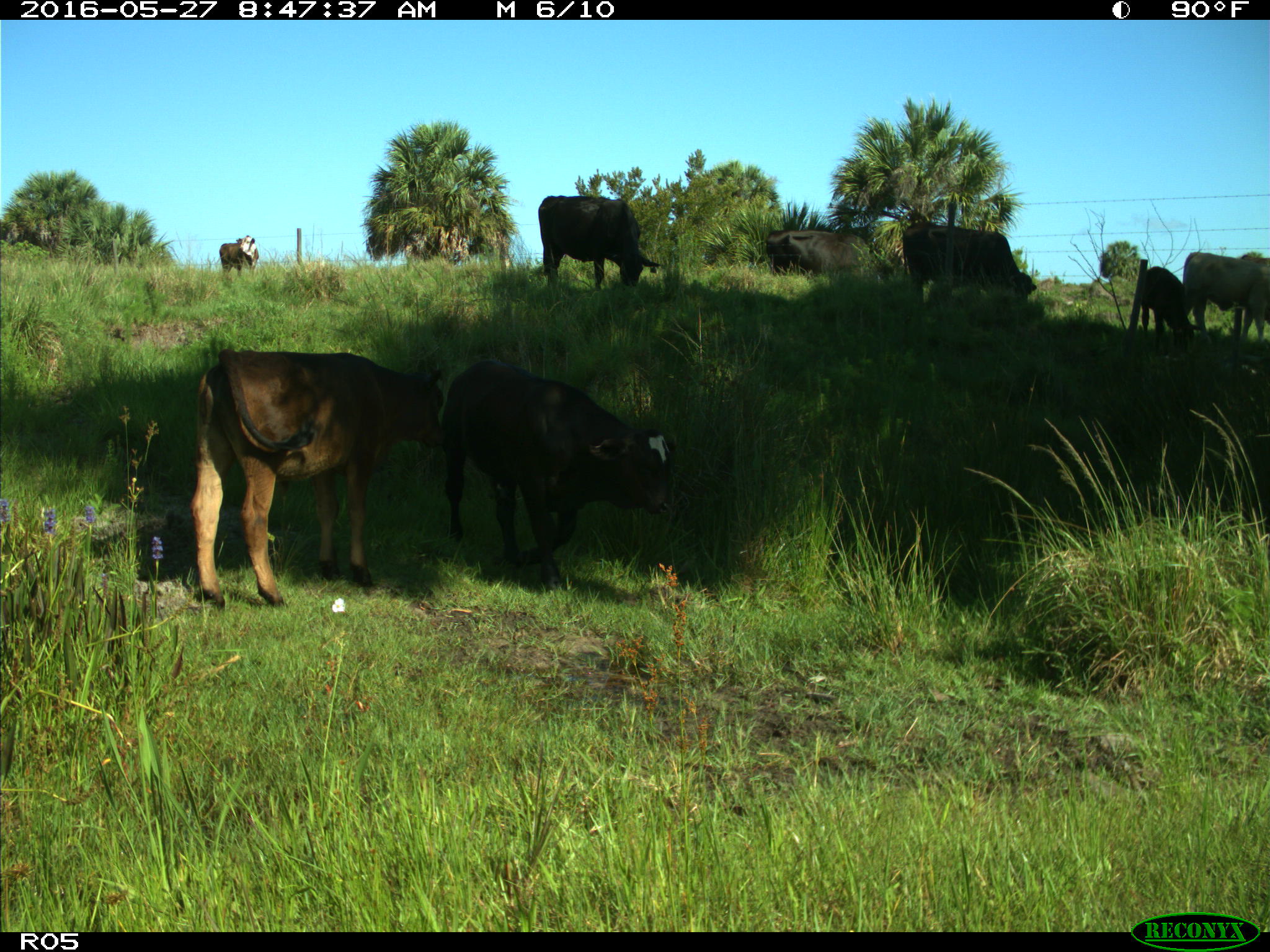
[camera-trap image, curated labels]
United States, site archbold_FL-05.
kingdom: Animalia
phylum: Chordata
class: Mammalia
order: Artiodactyla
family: Bovidae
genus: Bos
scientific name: Bos taurus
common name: domestic cow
Bos taurus (domestic cow).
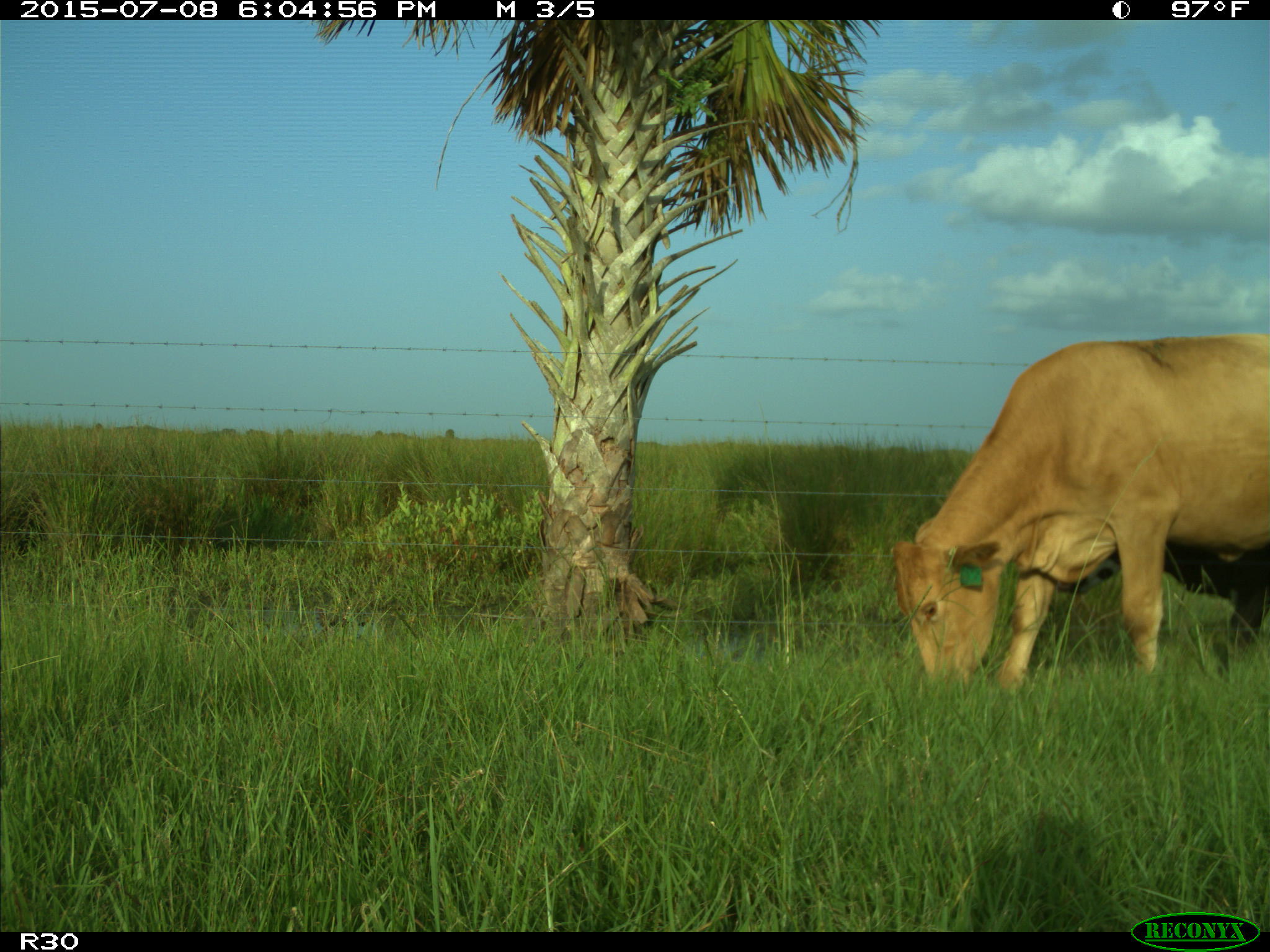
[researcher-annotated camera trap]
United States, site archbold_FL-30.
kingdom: Animalia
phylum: Chordata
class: Mammalia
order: Artiodactyla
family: Bovidae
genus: Bos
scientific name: Bos taurus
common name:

* * * * * * * * *

Problem requirements: Where a picture appears, omit it, and otherwise retype the material exactly.

Response below:
[camera-trap image, curated labels]
United States, site archbold_FL-05.
kingdom: Animalia
phylum: Chordata
class: Mammalia
order: Artiodactyla
family: Bovidae
genus: Bos
scientific name: Bos taurus
common name: domestic cow
Bos taurus (domestic cow).
[researcher-annotated camera trap]
United States, site archbold_FL-30.
kingdom: Animalia
phylum: Chordata
class: Mammalia
order: Artiodactyla
family: Bovidae
genus: Bos
scientific name: Bos taurus
common name:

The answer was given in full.